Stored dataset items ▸
···

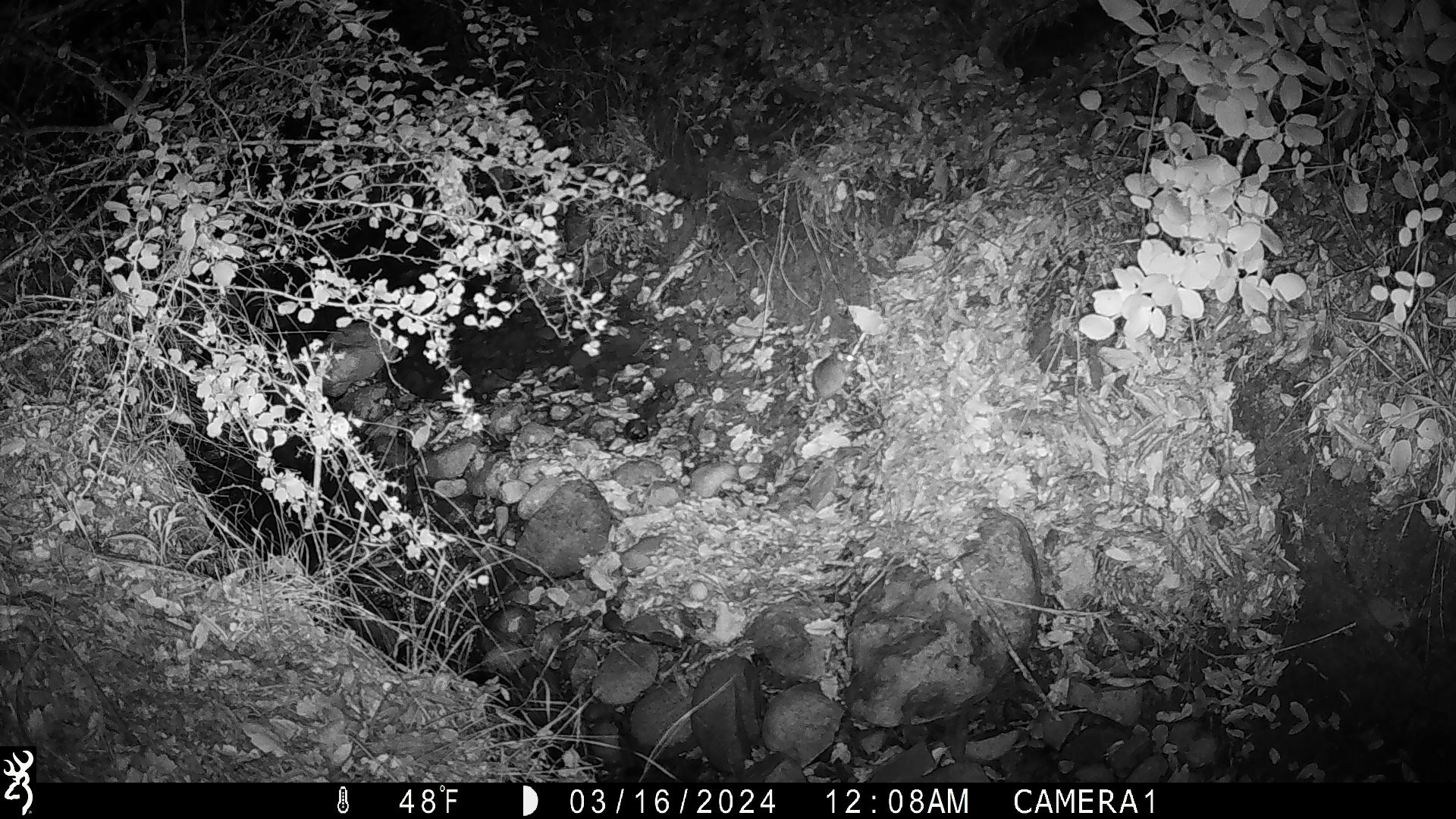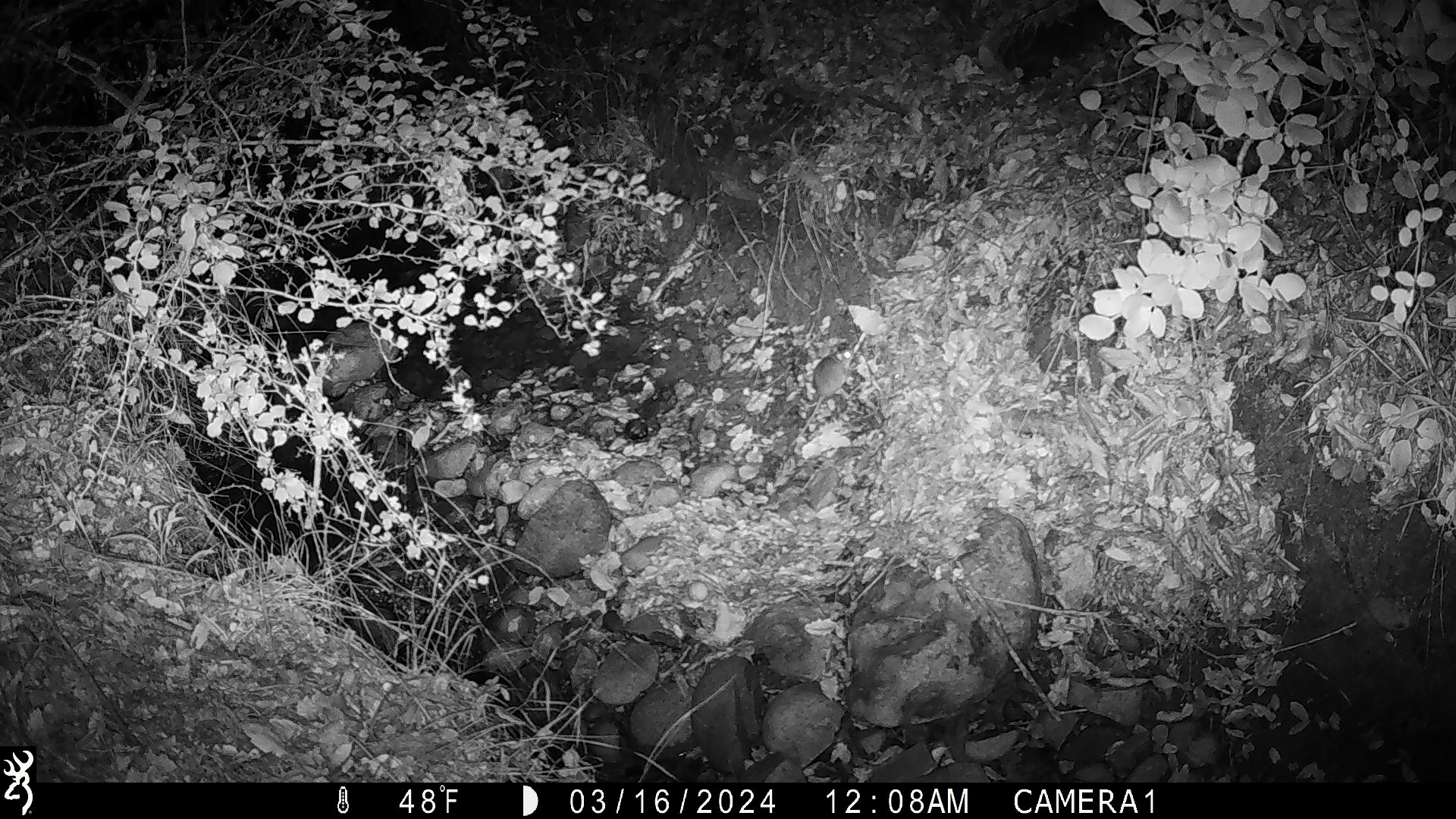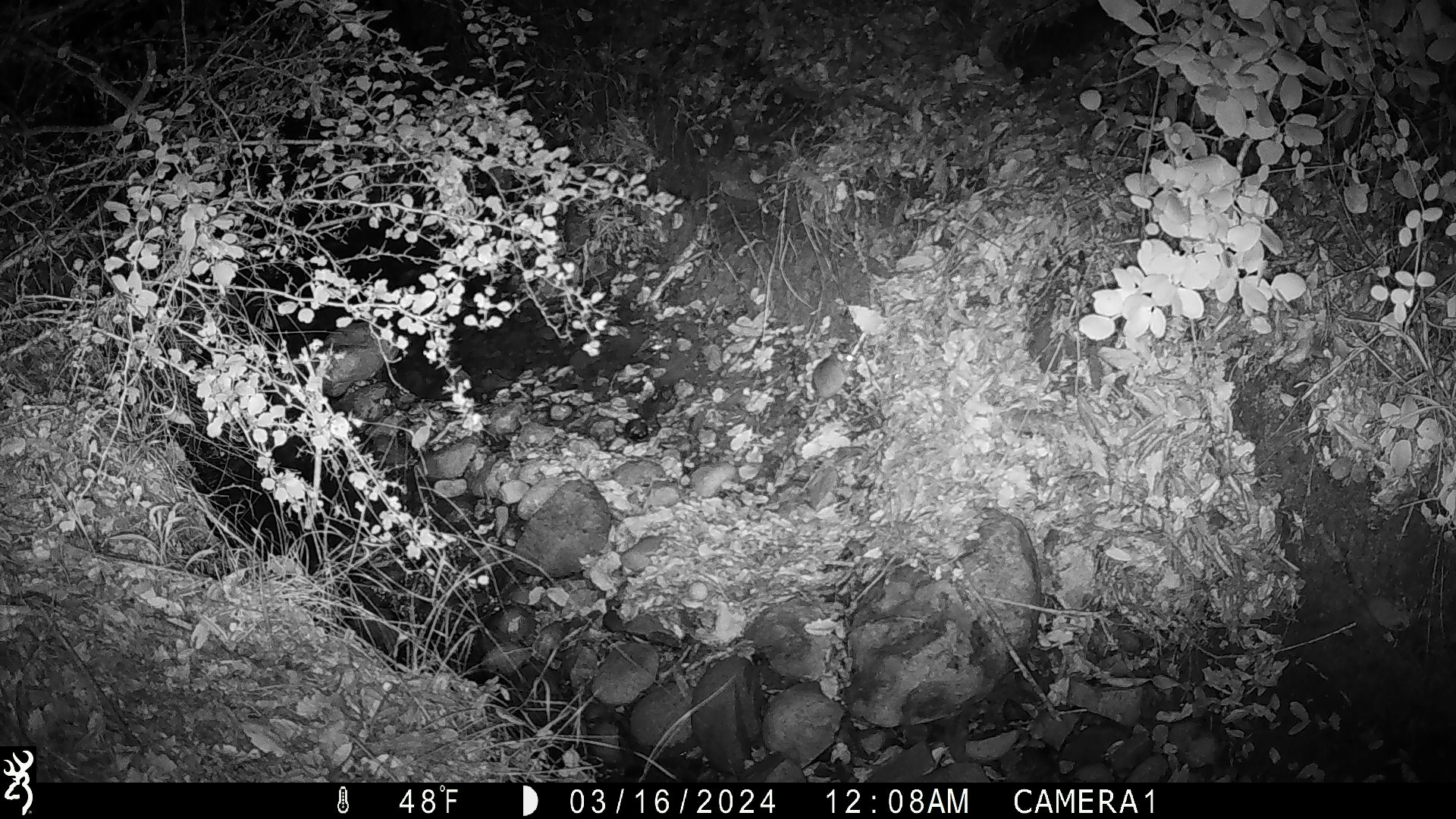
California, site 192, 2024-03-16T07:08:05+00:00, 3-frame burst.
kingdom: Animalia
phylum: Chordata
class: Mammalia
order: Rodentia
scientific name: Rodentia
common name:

···

Exercise details ▸ Return the lines beginning at the one that contains "kingdom: Animalia" and continuing through the last line of the data, exactly as they stand and without any others.

Result of the exercise ▸
kingdom: Animalia
phylum: Chordata
class: Mammalia
order: Rodentia
scientific name: Rodentia
common name:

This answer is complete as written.